• _Job a_
Show every line of the listing that contains the string "target". Case counts.

• _Quoted text_

● ● ● ● ● ● ●

Wednesday, March 4, 2009

For a limited mortal time only - personalized trials fit to your very special life

I had an epiphany about trials the other day because of a couple of things in my life, enumerated below:

1. I'm listening to a book on CD called The Boleyn Inheritance which talks about the period just after Queen Anne Boleyn is sent to the block. It talks of Anne of Cleaves becoming queen and Katherine Howard then catching the eye of the king and eventually marrying him, after Anne of Cleaves is pretty much divorced from the king. Katherine Howard is a ridiculous flirt and part of the book is her narration, which makes me laugh. She is the most vain person I've ever read of or even heard of - she's forever saying, "I'm the prettiest girl at court," even when she's just a maid-in-waiting. She even moans a bit about how it's hard to be the prettiest girl in court - and how she wants to be good, but it's hard when she attracts so much male attention.

Eventually, she gets sent to the chopping block for adultery. Whoops. I had a thought while I was listening to her go on and on: "I'm glad I don't have to worry about vanity - I don't have a problem with it, really."

2. I was talking with someone about her friend who has guy troubles. Now, her troubles are different from the normal girl's guy troubles - she has a hard time deciding what she wants because she's always been pretty and popular. When she starts getting serious with a guy, she thinks about how many other guys want to date her, and usually ends up breaking up with the guy she's dating to date someone else. If there's the slightest bump in the relationship, she starts thinking that it can't work out. Now, she's never learned that this is not the way to act in a relationship because there are always plenty of guys to take her ex-boyfriend's place.

I was thinking, "I don't have a problem with sorting out guys and not wanting to make relationships work - when one comes along, I almost have the opposite problem."

3. I was watching a CSI that had show girls on it, and the owner of the establishment was talking about how one of his ladies was getting old - she was 27.

Bottom line: Everyone has their own trials, and some people have the trial of being beautiful and popular. I've never really thought about how it would be hard to be beautiful and popular - but I guess you would have more temptation with the opposite sex, and sometimes you wouldn't know who your real friends were. I'd have a hard time not basing my self esteem on my good looks and people liking me, which could all go away with old age, or even a tragic accident that left me horribly disfigured.

Maybe THAT'S why the Phantom of the Opera turns out like he does! He was a male model, and then...

I guess we all have our own trials. I was reading in 1st Nephi, and I realized that everyone in Nephi's family has their own personal trials, along with generally being in the wilderness and such. Sariah has to deal with her sons not being with her, while they go into Jerusalem to get the plates from a man who's not known as the nicest guy. She's already sacrificed to go to the wilderness, and part of her thoughts were probably that at least she'd be able to be with her family. Lehi has to deal with his son being more humble than him, at a time when hunger had its own voice, and the Lord speaking directly to his son instead of him. Sam and Joseph have to watch their brother Nephi being beaten up by Laman and Lemuel time and again.

● ● ● ● ● ● ●

• _Job b_
Write what comes next in the blog post about personal trials, starting after its last sentence.

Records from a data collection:
● ● ● ● ● ● ●

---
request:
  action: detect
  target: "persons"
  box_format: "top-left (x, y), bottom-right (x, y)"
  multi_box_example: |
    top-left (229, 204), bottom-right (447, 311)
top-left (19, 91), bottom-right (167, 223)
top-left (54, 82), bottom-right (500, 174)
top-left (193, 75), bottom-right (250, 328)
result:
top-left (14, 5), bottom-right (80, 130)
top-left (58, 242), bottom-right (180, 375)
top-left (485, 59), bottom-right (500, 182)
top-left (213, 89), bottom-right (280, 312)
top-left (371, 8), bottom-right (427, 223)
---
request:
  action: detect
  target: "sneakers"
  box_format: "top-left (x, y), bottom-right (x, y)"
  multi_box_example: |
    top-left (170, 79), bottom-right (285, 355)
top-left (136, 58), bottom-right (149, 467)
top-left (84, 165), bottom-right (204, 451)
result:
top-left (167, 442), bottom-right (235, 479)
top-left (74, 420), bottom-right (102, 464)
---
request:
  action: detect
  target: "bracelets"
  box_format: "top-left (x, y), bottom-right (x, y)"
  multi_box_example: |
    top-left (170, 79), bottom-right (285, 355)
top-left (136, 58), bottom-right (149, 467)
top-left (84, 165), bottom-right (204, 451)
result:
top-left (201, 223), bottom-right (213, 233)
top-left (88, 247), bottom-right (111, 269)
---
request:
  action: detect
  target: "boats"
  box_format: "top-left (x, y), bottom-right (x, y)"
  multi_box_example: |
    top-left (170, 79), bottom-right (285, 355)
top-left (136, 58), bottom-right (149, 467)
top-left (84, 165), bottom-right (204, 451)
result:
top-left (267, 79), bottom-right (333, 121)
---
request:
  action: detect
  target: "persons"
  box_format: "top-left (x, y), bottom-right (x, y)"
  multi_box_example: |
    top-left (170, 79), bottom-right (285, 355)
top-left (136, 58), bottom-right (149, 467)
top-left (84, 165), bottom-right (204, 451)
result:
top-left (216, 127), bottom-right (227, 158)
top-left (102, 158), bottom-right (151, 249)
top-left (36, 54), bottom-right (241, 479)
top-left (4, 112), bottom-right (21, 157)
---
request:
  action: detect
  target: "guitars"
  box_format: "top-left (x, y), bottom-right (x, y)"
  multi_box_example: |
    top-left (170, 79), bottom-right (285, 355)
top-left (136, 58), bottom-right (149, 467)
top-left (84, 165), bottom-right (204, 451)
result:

● ● ● ● ● ● ●

• _Final answer a_
  target: "persons"
  target: "sneakers"
  target: "bracelets"
  target: "boats"
  target: "persons"
  target: "guitars"

• _Final answer b_
I don't think the Lord gives us more than we can handle on this earth, but I do think sometimes He puts us in the situations that are the hardest for us. I can remember thinking a few times, "I'd almost rather have any other trial but this one" and wishing to trade lives with someone - but everyone has their own cross to bear.

This reminds me of one of my fav quotes that I can't find for the life of me. It goes something like this: "If you were to assume everyone was in the middle of a huge trial, and would treat them with kindness as such, 90% of the time you would be right."


Jessica :) said...

What a great post, Amy! I really like that you point out how we are never given a trial that we can't handle but that doesn't mean it will be easy - in fact it will probably be the hardest one to have (for us personally). You are amazing and I really appreciated this post! :) BTW - I was really glad to see you last week!

Katie said...

How completely true you are, Amy. I love it and find it so interesting to think sometimes about other people's trials and how I would deal with them. I have noticed lately too, that even though, you and someone else may be having a similar trial it's not the same in the least little bit. For example: right now I have no babies and want them. I have never had a miscarriage or anything. We just can't conceive. My sister in law also doesn't have babies, but she's miscarried and can conceive, just can't keep the baby long enough to cook. Then I have a friend who has one child and wants another, but can't get pregnant. On the surface, you'd think the three of us have the same trail-No babies-but its amazing how totally different it is for all of us. And we deal with it differently. I talk about it to everyone I meet (probably not always good) my sister in law won't talk about it at all (probably not always good), but for each of us, it works. It has come to help me understand that we never do know what people are going through and it's best not to judge. Sorry, this ended up being long, but I love your posts and love that more often than not, they get me thinking. Thanks!

Brooke said...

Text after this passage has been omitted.